Michael Kosterlitz, winner of the 2016 Nobel Prize in Physics, met with students from the physics department during a town hall event.

PROVIDENCE, R.I. [Brown University] — During a town hall meeting in Barus and Holley on the evening of Thursday, October 27, Brown students and faculty welcomed Professor Michael Kosterlitz back to College Hill for his first visit to campus since being named winner of the 2016 Nobel Prize in Physics earlier this month.

Kosterlitz is on a semester-long sabbatical from Brown, working abroad in Finland and South Korea, before he returns to the University in January. During a brief trip home this week, Kosterlitz met with colleagues in the physics department as well as University President Christina Paxson, Provost Richard Locke and Dean of the Faculty Kevin McLaughlin.

At Thursday’s town hall event, Kosterlitz fielded questions from students, faculty and other members of the Brown community.

“I never thought it would actually get this far,” Kosterlitz said of the work he did with physicist David Thouless that earned him the prize. “David and I knew we had done something good when we did the initial work because we were able to solve a problem that had been bothering physicists for quite some time.”

That work provided a theoretical understanding of phase changes in ultra-thin, two-dimensional systems. Phase changes in normal matter — when a gas condenses into a liquid or a liquid freezes to a solid — are well understood. But how phases changes work in two-dimensional materials wasn’t known until the work of Kosterlitz and Thouless. The pair shared the prize with another physicist working in this area, Duncan Haldane.

Kosterlitz and Thouless’s theory of phase transitions, known as the K-T transition, has informed the understanding of a range of exotic materials, including topological insulators — materials that conduct electricity on their surfaces but act as insulators in their bulk. Materials like this could one day form the backbone of next-generation electronics devices and quantum computers.

Kosterlitz joked that his entrée into the theoretical side of physics came out of frustration with the experimental side.

“It seemed like whenever I went into the laboratory, things just stopped working,” he said. “I decided that it’s best for everybody if I don’t go near a laboratory, so that’s why I became a theorist.”

However, his prize-winning work in condensed matter physics wasn’t his initial focus. Kosterlitz launched into high-energy physics, working with a precursor to what is now known as string theory.
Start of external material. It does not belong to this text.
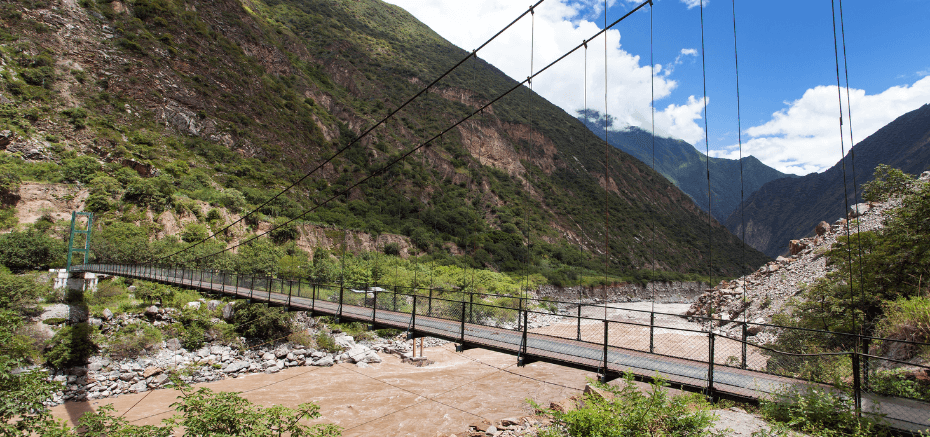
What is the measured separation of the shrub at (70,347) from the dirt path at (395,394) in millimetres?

That work didn’t prove rewarding or particularly innovative.

“I had been doing long tedious calculations, and I didn’t seem to get any return from it,” Kosterlitz said. “Two or three times, I had just finished a calculation and was about to write it up and send it out for publication when a preprint arrived on my desk doing exactly what I had just done.”

One of those preemptive papers happened to have been written by Chung-I Tan, professor and former chair of physics at Brown.
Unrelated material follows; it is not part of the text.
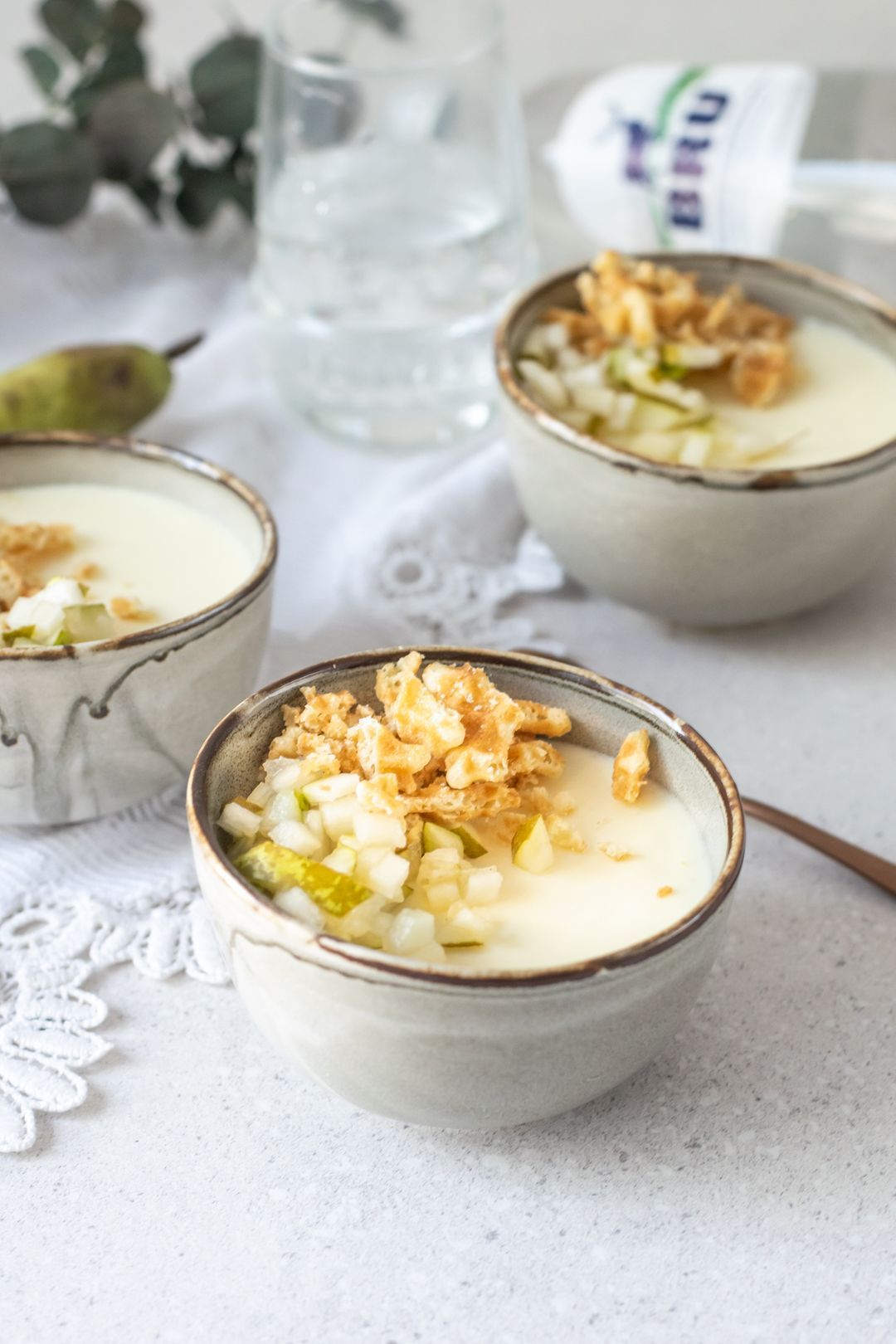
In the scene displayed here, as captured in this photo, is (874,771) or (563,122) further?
(563,122)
“So I have to thank him for my transition from high-energy physics to condensed matter,” Kosterlitz said.

A first-year student planning to concentrate in astrophysics asked Kosterlitz on Thursday what direction he thought physics would take in the coming years.
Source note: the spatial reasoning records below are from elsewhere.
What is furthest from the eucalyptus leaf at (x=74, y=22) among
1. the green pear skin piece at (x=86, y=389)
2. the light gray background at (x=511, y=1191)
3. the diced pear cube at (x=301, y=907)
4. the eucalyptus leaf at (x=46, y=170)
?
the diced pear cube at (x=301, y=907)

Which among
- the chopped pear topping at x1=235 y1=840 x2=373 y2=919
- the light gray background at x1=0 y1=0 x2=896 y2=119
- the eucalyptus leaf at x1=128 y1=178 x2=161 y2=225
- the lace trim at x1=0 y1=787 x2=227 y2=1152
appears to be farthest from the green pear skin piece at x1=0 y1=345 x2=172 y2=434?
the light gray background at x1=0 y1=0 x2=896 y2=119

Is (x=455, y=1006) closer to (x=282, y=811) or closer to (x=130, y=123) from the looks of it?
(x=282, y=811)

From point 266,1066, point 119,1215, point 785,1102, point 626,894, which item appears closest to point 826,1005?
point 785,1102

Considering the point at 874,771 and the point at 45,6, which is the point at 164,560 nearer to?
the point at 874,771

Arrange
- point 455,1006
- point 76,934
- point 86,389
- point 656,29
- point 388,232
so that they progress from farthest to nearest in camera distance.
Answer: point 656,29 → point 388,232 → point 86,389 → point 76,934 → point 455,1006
“To me, physics is a never-ending thing because there are always new problems,” he said. “Even if one thinks that physics is dead, as was said some years go, there are always new problems. Just look out your window in the morning sometimes, you’ll see lots of problems out there.”

Another student asked Kosterlitz what aspect of his career has been the most rewarding.

“The fun I’ve had doing it,” he answered. “Most of the problems I’ve worked on, I have found fascinating and fun. Of course, getting recognition and getting this prize is wonderful, but it’s not the main thing.”

Gang Xiao, chair of the physics department, reminded students of the opportunity they have to work closely with a Nobel Laureate.

“The difference between our University and other universities is that here Nobel winners teach both undergraduate and graduate courses,” he said. “So we grant an opportunity to work with Professor Kosterlitz and use him as a mentor.”

Kosterlitz will return to the classroom next semester, teaching statistical mechanics to graduate students and advanced undergraduates.